Categories
2021 Abstracts Stage 2

Voices of the Pandemic: Consensus and Conflict in Attitudes towards COVID-19 Restrictions and the relation to the views of Karl Popper and Fredrich Nietzsche.

The recent and ongoing COVID-19 pandemic has shown a clear display of the attitudes and values some of society withhold in response to the restrictions and guidelines put in place to protect the larger community. While there is constant conflict between opinions on these restrictions, one thing that the debate almost always comes back to is the question of freedom and freewill, and whether enforced mandates are a violation of this or a commitment to the greater good regardless of sacrifice. Current events present this question; however, this discussion is not new and has been debated throughout history by many philosophers, but speakers Karl Popper and Fredrich Nietzsche present particularly appealing arguments that can be applied to both the conversation regarding the lack of freewill in this modern pandemic and in the past with reference to morality and religion. Furthermore, the debate of the validity of the proof behind the reasoning for the COVID-19 restrictions is constantly argued, often from two uncompromising parties, one that sides heavily with the scientifically backed restrictions and the other who completely disagrees with the evidence and its validity. The heavily discussed philosophical concepts of rationalism, empiricism and relativism can be applied to this argument to analyse each viewpoint and provide an insight on how philosophers like Popper and Nietzsche would approach the argument based on their philosophical beliefs and views of the above concepts. With this project being heavily based on the differing viewpoints of the community during the pandemic and linking this to different philosophical concepts based in several different fields: rationality, focusing on the subject’s personal beliefs; empiricism, focusing on scientific, verifiable truth; and relativism, focusing on the subjects moral and religious beliefs.

Supplied information:

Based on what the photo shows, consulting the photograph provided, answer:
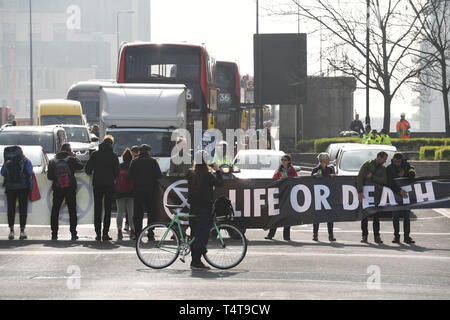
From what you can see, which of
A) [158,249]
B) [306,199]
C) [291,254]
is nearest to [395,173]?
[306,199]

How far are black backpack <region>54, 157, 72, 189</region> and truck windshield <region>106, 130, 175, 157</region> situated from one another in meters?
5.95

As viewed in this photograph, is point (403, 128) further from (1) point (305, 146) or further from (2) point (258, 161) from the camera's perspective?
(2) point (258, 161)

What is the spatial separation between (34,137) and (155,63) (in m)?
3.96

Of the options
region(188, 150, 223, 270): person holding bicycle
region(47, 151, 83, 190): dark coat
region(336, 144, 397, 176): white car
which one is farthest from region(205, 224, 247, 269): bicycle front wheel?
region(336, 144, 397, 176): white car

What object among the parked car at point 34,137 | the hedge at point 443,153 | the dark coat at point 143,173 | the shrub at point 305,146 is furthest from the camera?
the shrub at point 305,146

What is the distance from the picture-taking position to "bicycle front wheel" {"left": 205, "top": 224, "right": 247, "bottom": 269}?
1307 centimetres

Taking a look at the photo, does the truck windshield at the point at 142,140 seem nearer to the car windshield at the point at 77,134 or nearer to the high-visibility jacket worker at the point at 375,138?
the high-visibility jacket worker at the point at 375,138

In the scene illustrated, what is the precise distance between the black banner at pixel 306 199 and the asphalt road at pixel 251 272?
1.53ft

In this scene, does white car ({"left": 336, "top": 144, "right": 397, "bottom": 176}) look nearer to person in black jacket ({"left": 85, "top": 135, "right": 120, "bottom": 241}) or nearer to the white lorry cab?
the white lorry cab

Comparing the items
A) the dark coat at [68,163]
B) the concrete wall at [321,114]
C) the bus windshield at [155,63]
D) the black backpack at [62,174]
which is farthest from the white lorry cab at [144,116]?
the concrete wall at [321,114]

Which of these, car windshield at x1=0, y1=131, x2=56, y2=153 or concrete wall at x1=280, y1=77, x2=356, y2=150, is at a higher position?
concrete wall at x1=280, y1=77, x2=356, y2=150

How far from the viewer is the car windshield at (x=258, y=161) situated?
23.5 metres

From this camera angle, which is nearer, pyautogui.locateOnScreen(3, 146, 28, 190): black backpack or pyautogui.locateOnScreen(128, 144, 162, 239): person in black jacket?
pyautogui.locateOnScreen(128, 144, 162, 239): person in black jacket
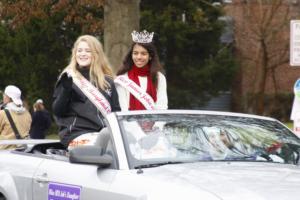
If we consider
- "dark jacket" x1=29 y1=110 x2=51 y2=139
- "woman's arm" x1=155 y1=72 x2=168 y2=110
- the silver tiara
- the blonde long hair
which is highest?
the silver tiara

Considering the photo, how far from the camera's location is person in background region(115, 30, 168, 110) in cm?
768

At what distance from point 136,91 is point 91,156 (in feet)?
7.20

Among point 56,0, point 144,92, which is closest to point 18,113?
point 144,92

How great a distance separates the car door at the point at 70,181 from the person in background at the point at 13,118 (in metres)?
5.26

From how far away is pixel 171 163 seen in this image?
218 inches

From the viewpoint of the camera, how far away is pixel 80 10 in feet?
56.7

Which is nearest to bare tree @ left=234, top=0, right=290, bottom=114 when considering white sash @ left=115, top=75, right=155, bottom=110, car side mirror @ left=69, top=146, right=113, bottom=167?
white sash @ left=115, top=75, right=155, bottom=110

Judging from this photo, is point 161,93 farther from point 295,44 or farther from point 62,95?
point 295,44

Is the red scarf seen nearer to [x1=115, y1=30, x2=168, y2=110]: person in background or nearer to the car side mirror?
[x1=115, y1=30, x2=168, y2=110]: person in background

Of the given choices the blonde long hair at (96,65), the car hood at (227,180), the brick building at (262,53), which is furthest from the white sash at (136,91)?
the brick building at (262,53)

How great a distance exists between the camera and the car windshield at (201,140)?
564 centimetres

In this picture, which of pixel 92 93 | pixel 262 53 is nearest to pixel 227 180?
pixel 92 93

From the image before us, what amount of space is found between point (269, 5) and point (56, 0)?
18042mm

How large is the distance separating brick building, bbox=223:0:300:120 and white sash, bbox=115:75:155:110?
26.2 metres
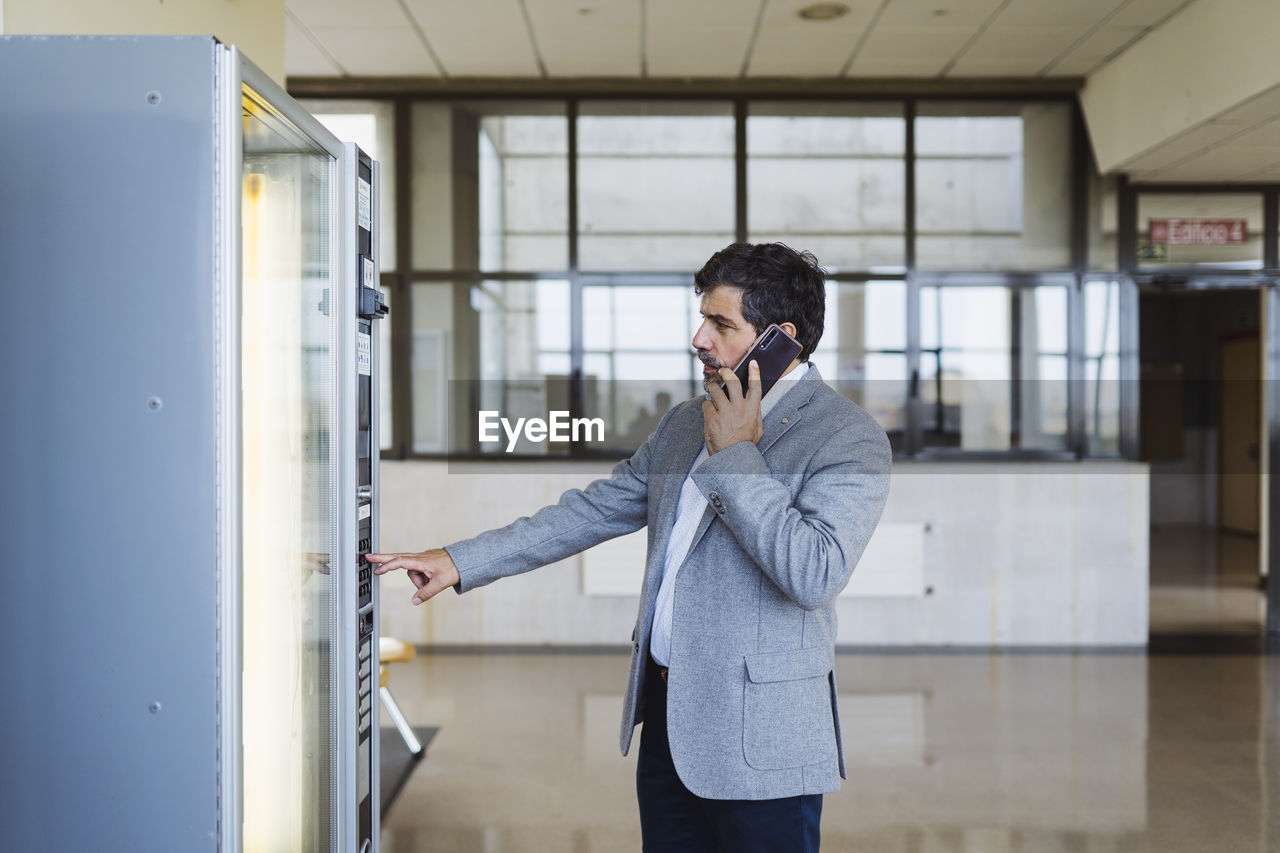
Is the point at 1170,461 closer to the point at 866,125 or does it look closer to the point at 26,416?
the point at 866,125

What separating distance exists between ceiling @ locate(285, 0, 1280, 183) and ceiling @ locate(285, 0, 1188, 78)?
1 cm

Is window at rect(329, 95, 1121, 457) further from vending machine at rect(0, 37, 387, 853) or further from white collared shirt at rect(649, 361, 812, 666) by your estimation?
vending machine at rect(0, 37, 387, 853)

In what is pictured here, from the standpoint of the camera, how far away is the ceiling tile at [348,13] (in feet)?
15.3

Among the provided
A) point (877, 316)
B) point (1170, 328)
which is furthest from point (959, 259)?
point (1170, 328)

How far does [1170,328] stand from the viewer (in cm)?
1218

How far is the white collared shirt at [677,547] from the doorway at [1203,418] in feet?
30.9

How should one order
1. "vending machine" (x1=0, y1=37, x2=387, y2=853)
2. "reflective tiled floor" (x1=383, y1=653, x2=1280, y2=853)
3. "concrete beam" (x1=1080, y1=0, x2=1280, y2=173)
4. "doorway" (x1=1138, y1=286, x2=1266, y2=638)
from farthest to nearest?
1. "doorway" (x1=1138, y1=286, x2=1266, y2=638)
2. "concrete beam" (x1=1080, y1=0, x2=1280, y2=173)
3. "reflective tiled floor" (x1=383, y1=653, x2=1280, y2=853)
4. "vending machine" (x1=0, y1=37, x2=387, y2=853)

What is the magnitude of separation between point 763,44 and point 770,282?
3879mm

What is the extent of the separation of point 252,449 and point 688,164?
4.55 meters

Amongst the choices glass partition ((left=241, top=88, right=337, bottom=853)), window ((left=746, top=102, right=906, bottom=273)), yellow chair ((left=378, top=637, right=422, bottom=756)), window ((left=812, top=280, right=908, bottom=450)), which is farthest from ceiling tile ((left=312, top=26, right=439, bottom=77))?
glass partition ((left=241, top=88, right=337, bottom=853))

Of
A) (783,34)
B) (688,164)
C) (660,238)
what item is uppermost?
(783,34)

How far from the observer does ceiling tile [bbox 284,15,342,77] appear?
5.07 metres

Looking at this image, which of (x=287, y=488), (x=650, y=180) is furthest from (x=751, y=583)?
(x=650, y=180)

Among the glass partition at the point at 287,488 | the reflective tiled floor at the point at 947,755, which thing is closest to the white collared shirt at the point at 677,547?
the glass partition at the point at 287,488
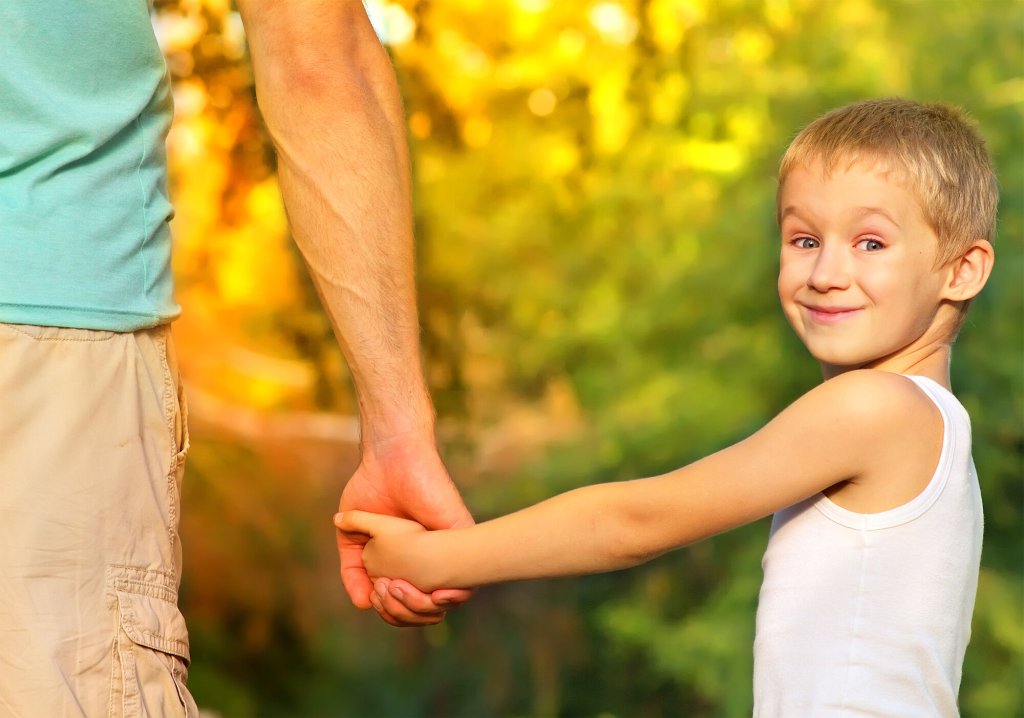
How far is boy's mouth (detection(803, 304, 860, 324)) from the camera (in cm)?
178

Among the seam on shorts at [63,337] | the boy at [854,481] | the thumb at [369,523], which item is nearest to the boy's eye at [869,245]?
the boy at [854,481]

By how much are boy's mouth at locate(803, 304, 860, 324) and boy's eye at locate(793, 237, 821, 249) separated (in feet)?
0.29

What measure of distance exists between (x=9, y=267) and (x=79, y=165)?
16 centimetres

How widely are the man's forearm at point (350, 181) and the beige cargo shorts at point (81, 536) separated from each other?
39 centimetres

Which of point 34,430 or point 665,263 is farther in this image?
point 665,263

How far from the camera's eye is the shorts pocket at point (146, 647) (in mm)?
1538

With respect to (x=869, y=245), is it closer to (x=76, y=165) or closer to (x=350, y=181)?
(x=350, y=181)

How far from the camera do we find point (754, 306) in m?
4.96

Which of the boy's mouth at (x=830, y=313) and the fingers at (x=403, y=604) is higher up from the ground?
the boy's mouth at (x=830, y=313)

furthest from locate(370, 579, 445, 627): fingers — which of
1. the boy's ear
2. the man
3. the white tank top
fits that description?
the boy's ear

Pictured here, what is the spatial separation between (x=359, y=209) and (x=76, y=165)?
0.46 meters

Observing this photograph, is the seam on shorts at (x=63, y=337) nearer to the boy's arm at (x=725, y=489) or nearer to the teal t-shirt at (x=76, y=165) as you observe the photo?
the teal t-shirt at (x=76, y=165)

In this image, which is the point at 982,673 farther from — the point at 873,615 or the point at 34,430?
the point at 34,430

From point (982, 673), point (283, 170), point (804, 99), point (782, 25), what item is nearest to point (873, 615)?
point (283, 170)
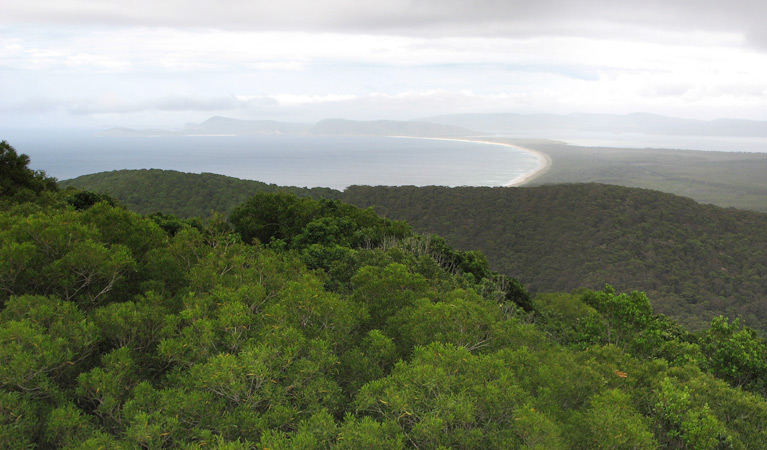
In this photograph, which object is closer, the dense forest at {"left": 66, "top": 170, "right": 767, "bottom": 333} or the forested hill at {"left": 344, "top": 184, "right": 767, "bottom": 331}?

Directions:
• A. According to the abstract on attitudes toward COVID-19 restrictions, why are the concepts of rationalism, empiricism and relativism applied to the debate over the restrictions? Answer in one to three sentences.
• B. Answer these questions using the abstract on attitudes toward COVID-19 restrictions:
(i) To what question does the debate over the restrictions almost always come back?
(ii) Which philosophical concept does the abstract describe as focusing on scientific, verifiable truth?
(iii) How does the abstract describe the two parties that argue over the validity of the proof behind the restrictions?
• C. Decide whether each statement agrees with the abstract on attitudes toward COVID-19 restrictions. Answer yes or no, and quote the deciding words.
(i) The debate about freedom is presented as new to the current pandemic.
(ii) Relativism is described as focusing on the subjects' moral and religious beliefs.
(iii) Popper and Nietzsche are said to offer arguments that apply both to the modern pandemic and to the past.

Solutions:
• A. The abstract applies these concepts so that it can analyze each viewpoint in the debate over the evidence behind the restrictions. They also provide insight into how Popper and Nietzsche would approach that argument, based on their philosophical beliefs and their views of these concepts.

• B.
(i) It comes back to the question of freedom and freewill, and whether enforced mandates violate it or are a commitment to the greater good regardless of sacrifice.
(ii) Empiricism.
(iii) The two parties are uncompromising. One sides heavily with the scientifically backed restrictions, and the other completely disagrees with the evidence and its validity.

• C.
(i) No: "this discussion is not new and has been debated throughout history by many philosophers"
(ii) Yes: "relativism, focusing on the subjects moral and religious beliefs"
(iii) Yes: "present particularly appealing arguments that can be applied to both the conversation regarding the lack of freewill in this modern pandemic and in the past with reference to morality and religion"